§ **Stated exercise**: Continue the interview passage about Disco and Map/Reduce from the point where it stops, keeping the speaker's conversational voice.

It’s a funny thing: originally it was something I happened to implement over the Christmas holiday at first. Actually I talked to somebody before Christmas and he was saying that "There is the Hadoop and it’s really awesome" and I was saying that "Map/Reduce is really simple and especially with some language like Erlang it’s something that you can implement in just a couple of weeks." Disco came to being in a couple of weeks and after that it has been just debugging for the next years. But seriously, the first version it’s maybe a couple of thousands of lines of code. Of course, the devil's in the details and the fact that once you start having more and more data how do you deal with the fact that more machines and more data and that’s what sets Disco apart from many different Map/Reduce systems in existence nowadays.
One thing is that people really like Python and of course you can use Python with Hadoop as well, but on the other hand, it’s not like a first-class citizen. There are certain things that you can do with Python, but it’s not like Python would be in the central place of the universe. With Disco the idea is that Erlang just stays there in the background just taking care of the nasty stuff which is the distribution and fault tolerance. It used to be so that you can do everything else in Python, so in that sense we wanted to really emphasize the productivity part. Also, another thing that we have seen is that when you have data and especially when you have real world data, you really don’t know what’s going on there and what’s in the data. So what you need to be able to do is that you need some approach that is extremely flexible, so you can first look at the data and to realize that "It looks like this" and then you know this is ok.
There are certain rough edges and outliers and so forth and you need to handle them and all this needs to happen in a really flexible manner. Otherwise, you will end up spending lots of time building a huge piece of code that just tries to somehow model the funny things that are happening in the real world, and that’s why we felt that having that flexibility is really important. I think that was a wise decision that we made at that time.
Often people think that Map/Reduce is a silver bullet that solves everything. Of course, what happens in practice is that you have this full stack of things. It’s just Map/Reduce in itself is just one part of the stack. Disco used to be like a thin Map/Reduce layer and providing the basic distribution and fault tolerance. Now, over time our needs have grown and the datasets have grown and we have more machines and so forth and of course, the community has given input. So what we have done is that we have kept adding layers basically below and above the Map/Reduce layer. Basically, what Disco is nowadays is that you have the storage layer that takes care of storing data, making it persistent, typically people have log files, so you have production systems that produce log files every day and you want to ingest them in your system, in your Map/Reduce cluster and you want to store them somewhere so that they are always available for analytics.

§ **Excerpts from a spatial dataset**:
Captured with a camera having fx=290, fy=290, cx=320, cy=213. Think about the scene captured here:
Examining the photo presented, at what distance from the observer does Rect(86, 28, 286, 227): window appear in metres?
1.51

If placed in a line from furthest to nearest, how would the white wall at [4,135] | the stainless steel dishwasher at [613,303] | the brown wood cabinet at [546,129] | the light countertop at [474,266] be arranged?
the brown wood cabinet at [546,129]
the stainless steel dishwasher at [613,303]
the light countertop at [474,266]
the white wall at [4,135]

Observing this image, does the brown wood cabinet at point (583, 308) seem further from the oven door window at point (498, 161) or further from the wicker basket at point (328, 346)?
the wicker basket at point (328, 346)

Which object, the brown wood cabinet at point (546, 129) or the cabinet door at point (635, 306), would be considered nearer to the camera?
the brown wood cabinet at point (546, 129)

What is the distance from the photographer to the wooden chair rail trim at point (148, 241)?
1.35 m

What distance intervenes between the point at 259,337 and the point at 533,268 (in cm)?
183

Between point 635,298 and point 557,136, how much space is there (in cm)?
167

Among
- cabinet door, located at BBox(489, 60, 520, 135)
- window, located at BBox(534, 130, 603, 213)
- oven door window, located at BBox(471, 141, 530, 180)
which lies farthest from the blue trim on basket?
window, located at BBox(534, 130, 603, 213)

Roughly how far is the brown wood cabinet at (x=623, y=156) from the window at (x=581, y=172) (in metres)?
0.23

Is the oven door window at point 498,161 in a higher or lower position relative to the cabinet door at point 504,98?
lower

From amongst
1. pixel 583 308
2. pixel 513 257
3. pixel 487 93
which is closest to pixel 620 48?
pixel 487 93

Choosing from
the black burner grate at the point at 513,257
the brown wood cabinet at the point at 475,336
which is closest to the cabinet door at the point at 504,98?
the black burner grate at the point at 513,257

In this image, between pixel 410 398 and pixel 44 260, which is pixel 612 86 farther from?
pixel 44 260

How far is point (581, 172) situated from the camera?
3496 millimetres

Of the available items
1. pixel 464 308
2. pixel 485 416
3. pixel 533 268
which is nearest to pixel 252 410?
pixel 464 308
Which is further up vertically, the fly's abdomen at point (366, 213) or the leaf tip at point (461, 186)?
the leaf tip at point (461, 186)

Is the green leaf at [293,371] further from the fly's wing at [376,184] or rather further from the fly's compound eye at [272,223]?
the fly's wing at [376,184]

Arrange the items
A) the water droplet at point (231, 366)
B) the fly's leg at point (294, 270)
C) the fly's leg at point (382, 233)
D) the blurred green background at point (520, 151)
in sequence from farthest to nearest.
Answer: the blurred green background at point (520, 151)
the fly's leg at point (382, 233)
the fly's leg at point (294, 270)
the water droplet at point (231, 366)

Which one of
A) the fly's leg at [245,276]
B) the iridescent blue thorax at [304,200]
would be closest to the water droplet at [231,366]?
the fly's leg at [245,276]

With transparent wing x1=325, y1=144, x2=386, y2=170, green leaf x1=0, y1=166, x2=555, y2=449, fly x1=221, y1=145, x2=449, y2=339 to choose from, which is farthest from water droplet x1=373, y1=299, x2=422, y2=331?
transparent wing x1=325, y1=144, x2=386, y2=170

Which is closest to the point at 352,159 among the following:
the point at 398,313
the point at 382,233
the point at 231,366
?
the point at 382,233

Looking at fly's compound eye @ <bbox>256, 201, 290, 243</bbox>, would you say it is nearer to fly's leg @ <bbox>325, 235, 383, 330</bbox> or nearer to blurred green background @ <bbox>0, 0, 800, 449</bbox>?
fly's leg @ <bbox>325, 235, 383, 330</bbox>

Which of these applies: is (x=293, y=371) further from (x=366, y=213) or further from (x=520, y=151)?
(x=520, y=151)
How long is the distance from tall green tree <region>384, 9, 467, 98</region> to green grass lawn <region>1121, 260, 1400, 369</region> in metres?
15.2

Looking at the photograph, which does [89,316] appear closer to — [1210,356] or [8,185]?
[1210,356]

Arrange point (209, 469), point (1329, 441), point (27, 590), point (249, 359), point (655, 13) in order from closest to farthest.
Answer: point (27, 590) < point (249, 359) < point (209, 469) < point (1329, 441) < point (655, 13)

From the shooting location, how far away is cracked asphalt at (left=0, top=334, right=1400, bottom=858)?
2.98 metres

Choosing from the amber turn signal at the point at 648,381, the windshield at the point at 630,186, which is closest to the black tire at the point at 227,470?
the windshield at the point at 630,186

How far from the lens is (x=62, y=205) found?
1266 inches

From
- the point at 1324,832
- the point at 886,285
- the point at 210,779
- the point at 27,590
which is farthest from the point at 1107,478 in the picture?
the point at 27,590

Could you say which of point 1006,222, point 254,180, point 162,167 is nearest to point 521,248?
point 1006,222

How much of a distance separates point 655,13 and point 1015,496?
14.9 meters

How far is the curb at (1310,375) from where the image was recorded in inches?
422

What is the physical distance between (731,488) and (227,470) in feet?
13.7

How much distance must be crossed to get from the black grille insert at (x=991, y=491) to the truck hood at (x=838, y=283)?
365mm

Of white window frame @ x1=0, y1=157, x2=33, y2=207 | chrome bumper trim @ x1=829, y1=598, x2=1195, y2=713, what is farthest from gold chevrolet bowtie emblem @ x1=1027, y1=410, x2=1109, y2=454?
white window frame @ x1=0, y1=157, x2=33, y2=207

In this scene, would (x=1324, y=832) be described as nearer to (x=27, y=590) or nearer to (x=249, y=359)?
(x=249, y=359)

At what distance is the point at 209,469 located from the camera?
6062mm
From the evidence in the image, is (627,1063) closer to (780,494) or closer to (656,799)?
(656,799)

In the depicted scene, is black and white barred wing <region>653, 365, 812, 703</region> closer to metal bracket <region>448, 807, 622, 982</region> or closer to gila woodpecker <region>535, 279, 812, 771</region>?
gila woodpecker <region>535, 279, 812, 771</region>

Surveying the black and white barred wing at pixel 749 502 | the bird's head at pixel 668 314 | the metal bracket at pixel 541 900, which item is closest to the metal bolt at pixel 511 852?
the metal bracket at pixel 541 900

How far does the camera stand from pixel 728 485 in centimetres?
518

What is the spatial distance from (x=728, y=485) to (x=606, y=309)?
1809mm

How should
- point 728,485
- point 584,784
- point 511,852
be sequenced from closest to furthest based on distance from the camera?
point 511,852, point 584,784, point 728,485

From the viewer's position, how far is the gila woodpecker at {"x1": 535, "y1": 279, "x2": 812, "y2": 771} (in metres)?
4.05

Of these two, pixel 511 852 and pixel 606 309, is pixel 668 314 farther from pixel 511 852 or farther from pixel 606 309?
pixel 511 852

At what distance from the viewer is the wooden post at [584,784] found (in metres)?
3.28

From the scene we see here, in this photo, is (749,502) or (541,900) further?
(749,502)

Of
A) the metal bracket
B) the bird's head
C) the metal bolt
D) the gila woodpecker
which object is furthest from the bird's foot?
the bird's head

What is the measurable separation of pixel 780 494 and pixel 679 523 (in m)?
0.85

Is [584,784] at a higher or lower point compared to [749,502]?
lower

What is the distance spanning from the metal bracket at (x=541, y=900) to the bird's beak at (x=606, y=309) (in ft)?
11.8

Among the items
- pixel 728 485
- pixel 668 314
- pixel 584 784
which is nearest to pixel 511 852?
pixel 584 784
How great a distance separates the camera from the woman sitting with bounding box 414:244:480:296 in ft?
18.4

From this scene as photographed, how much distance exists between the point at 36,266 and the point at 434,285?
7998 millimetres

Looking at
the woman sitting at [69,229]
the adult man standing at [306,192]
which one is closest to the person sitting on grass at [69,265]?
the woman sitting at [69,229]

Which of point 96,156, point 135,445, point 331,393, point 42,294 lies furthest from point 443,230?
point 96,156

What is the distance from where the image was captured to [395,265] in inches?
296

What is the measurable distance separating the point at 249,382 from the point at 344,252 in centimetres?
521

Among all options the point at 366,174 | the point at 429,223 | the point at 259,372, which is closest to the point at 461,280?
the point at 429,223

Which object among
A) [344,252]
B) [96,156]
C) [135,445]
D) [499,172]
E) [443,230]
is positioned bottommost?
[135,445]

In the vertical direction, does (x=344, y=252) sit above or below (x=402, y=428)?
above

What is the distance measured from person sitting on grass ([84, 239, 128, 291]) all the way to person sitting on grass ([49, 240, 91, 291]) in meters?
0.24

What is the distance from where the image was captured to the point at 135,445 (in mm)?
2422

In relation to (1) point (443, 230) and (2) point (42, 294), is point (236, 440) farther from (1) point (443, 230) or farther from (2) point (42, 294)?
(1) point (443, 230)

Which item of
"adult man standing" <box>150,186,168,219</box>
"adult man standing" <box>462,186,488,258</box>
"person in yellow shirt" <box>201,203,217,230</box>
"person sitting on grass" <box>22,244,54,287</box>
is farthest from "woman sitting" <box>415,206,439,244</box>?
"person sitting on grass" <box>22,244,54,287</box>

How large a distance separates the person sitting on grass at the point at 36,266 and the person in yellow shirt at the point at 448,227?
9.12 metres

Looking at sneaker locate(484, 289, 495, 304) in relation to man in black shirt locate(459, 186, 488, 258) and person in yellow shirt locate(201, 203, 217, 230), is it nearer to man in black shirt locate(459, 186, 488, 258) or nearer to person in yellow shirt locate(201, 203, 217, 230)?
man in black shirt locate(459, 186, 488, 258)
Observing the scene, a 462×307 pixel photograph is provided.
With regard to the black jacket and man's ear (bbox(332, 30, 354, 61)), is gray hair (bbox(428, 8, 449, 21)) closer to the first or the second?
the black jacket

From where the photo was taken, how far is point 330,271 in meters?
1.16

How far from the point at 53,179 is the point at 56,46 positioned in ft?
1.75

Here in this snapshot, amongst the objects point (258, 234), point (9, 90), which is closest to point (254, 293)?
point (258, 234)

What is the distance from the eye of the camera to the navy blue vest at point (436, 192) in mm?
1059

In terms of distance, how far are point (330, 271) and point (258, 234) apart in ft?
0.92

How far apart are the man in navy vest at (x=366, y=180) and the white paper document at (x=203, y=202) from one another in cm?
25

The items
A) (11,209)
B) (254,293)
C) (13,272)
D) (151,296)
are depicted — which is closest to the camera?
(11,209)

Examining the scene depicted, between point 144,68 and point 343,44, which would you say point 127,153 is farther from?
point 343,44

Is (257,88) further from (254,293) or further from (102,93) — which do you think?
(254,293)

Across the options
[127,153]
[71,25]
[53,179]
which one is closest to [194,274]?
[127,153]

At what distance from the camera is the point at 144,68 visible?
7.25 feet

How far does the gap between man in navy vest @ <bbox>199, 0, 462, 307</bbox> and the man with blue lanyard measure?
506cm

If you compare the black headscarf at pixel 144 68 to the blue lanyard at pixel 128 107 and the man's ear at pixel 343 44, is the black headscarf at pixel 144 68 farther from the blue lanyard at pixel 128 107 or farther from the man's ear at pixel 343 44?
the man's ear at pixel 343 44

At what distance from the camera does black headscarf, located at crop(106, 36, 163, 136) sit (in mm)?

§ **Expected answer**:
The idea is that it should be scalable so that’s the key thing. You can easily have terabytes or petabytes of data even and on top of the storage layer, you then have the Map/Reduce, the computation layer and that’s also one of the things that Disco provides. On top of that, the question is that then you want to do something with the results. Typically nowadays people want to build web services, and something like awesome data, intensive mashups and so forth and for that purpose we have a certain indexing mechanism like index framework so that you can take data that’s stored in the Disco distributed file system, do some processing, extract the parts of the data that you are interested in and then build these indices that then can be used to run data intensive web services and build data mining tools that work in the web.
The funny thing is that I was involved in a large-scale urban game called "Manhattan Story Mashup" and for that purpose we had a number of players in Time Square in New York and they were sending photos to our system and that was back in 2005, I guess. For that purpose I built a system in Python that basically like a piece of software that took the requests that were coming in and so forth and what I ended up doing was something that kind of looks like Erlang. You have these small concurrent processes that take care of logging, requests and doing something in the background and where you have many things going on. Then I realized that this is nice, but I don’t get support for doing that kind of stuff in Python by nature.
Then I heard about Erlang and I took a look and I realized that this is exactly what I need, this is exactly the kind of language that I need to solve problems like this and I started to learn Erlang and ever since when I need to build something that’s concurrent or distributed I mean it’s really a perfect language for that.
At Nokia, given that we are in this mobile business, all the data that we are getting is somehow related to the mobility and the fact that usually there is some location information available. What’s really interesting nowadays is that we are getting these data points round the world that show if people are searching for something or people were lost in some city in Europe and we get these requests coming in for different services that Nokia is providing. Now the question is "Can we improve these services and user experiences by looking at what’s going on in the data?" The challenge is that huge amounts of these requests are coming in and also the interesting fact is that also what makes a big difference is what’s the context for all the requests that are coming in. Let’s say it makes a big difference if the person was driving on a highway and wanted to navigate into a certain location, let’s say a gas station or maybe the person was walking in Paris and wanted to find the Eiffel tower or something like that - so basically we want to know the context.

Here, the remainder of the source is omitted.